An end to exploitation
Construction’s recovery means that clients that have had the upper hand since the start of the recession now have to find ways of persuading contractors to work for them - so expect a lot more collaboration.
The state of the industry can be accurately summed up by the recent strong results from brickmaker Michelmersh. Brick prices are rising, to £348 per 1,000 from their previous level of £343 per 1,000. Apparently this inflation will continue through 2014 and some are starting to talk about a national brick shortage. The construction industry is back in business!
The challenge now is no longer one of survival through recession but expansion during recovery. Our industry is not the same one coming out of the long, dark slump as it was going in, and there are already signs, from the contractor community especially, that it is not back to “business as usual” with client-led demands shaping the response of a desperate industry hungry for work.
Sir David Higgins, newly installed at the head of HS2, has recently been keen to tell the industry that he wants a more ambitious, shrunken timeline to get the mega-railway under way. The supplier response has been muted, to say the least.
There is a new forthright confidence being displayed by firms that had to fight for work to survive post 2008 and now, having escaped, bloodied but unbowed, appear determined not to return to being treated as the poor relations in the new construction era.
Contractors in particular are clearly looking to re-establish their margins in order to pay off loans, provide dividends to shareholders and reinstate their balance sheets.
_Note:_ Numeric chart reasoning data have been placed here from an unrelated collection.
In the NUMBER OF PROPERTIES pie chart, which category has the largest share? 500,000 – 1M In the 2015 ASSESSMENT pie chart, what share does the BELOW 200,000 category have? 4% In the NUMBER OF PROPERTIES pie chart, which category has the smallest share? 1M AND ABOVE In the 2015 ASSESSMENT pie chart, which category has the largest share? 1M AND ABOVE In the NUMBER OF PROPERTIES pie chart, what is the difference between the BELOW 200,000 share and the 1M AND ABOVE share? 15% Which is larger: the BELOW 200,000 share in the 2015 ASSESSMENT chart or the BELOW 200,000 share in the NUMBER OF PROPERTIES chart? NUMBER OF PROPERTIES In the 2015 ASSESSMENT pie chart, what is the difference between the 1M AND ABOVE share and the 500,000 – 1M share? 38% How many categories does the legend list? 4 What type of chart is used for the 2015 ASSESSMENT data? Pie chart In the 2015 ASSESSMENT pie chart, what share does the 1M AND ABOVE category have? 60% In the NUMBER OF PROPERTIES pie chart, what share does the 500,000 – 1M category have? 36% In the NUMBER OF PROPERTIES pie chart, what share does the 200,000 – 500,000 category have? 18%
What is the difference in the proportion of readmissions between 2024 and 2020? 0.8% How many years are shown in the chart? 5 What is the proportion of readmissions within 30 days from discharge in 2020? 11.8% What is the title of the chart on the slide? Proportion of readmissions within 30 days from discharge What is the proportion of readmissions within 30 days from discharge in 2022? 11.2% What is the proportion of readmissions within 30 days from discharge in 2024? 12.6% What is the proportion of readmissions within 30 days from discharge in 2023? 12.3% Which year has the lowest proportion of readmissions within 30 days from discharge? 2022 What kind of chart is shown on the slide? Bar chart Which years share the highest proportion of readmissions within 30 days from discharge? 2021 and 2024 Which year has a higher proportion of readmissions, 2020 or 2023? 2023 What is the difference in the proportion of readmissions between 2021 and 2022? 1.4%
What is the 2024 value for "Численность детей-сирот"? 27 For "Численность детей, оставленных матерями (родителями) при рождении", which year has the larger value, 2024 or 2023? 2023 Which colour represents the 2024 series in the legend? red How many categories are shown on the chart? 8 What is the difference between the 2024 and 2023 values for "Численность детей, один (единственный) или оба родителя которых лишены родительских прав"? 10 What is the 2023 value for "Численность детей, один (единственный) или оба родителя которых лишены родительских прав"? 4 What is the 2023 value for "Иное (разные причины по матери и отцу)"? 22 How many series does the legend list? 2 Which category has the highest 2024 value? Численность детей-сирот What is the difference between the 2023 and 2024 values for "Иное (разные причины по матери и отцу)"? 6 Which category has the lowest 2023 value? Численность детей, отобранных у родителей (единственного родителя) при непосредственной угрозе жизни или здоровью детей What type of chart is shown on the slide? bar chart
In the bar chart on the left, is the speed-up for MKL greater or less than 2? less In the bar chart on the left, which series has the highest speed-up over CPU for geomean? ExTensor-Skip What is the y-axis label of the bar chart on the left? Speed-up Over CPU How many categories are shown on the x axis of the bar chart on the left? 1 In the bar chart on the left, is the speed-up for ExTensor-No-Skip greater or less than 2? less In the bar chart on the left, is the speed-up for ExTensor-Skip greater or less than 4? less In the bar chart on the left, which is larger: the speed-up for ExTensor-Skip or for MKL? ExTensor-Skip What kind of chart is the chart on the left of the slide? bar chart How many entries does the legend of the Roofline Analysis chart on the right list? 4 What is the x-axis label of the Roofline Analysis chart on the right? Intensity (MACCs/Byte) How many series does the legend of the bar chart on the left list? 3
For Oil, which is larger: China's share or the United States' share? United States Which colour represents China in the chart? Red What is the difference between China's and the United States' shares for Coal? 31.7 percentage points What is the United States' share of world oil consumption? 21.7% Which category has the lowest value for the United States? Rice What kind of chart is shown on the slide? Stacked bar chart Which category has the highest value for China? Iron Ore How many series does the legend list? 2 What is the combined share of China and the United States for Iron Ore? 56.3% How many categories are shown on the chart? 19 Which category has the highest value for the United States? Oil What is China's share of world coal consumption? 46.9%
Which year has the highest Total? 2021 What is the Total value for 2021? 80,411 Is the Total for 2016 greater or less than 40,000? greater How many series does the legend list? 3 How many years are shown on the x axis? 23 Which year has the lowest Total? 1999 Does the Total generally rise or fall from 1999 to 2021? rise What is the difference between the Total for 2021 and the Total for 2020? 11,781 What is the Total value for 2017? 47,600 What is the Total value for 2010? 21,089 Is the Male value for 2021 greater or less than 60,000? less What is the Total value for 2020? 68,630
The housebuilders are fine, their shareholders cannot believe their good fortune. For others, however, the times have been tough.
The industry has shrunk by 40% over the past six years and it is noticeable that the major subcontractors, for instance, are now much more sophisticated in their approach to controlling workload. Some argue that they may not work for clients with whom they do not have an established track record. Therefore for those planning new buildings and drawing up a schedule of costs, it’s not just about rising development prices but also the fact that the supply chain has been shrunk. Areas such as sub-structure, cladding and M&E are vital to the building going up and contractors will no longer be rushing to cut their throats to bid for whatever work is going. The firms around today simply don’t have the capacity to take on a lot of extra work and will not over-extend themselves as they may have done in the past.
There is a new confidence being displayed by firms that have survived the recession bloodied but unbowed and appear determined not to return to being treated as the poor relations in the new construction era.
The top contractors will now choose for whom they work and they often want an established relationship, a strong client covenant, a limited competitive tender process and guaranteed payment terms. In time there will be more suppliers coming back into the market but it will take a while for the industry to bounce back and so, on the basis of supply and demand economics, prices will inevitably push up.
One of the indicators of contractors starting to flex their muscles is their recent criticism of the introduction of project bank accounts, where all suppliers are paid for their work from a single pot, removing the main contractor’s ability to manage the flow of cash downwards. Firms like Mace and Kier have warned that project bank accounts could lead to price increases.
It is argued that working on schemes with a project bank imposed will no longer be quite such an attractive option for contractors in the future if cash flow is more difficult. Project bank accounts are becoming established practice in public sector projects, and while not judging the rights and wrongs of the case, you have to ask whether prices will have to rise in the long term as contractors realise that they will need to start making money in other ways.
I note that Kier’s outgoing chief executive Paul Sheffield has been quoted as saying: “If your construction business is no longer going to generate the levels of cash that it used to, why would you get out of bed for one or two per cent?”
I am not sure that we would have seen such robust views expressed in the past. There is an implicit message here: “We want the work of course, but we are not going to work without reward. And at the moment you need us more than we need you…”
The client always has an option to walk away but conversely the actions of a government facing an election and courting an industry that represents 6% of GDP with projects like Crossrail and HS2 mean it’s more than likely that they are going to soak up labour and expertise. Which in turn will affect prices for the general market.
So perhaps it is not surprising that while on the one hand HS2 says it wants to telescope construction timelines, it is also keen to adopt a collaborative and partnering approach. I suspect this is out of a sense of necessity rather than just to reduce costs and improve timelines.
It may well be true that in the short term the buzz word doing the rounds will be “collaboration” rather than “exploitation”, because for clients this will be only way of getting things built in the recovery phase.
Richard Steer is Chairman of Gleeds Worldwide.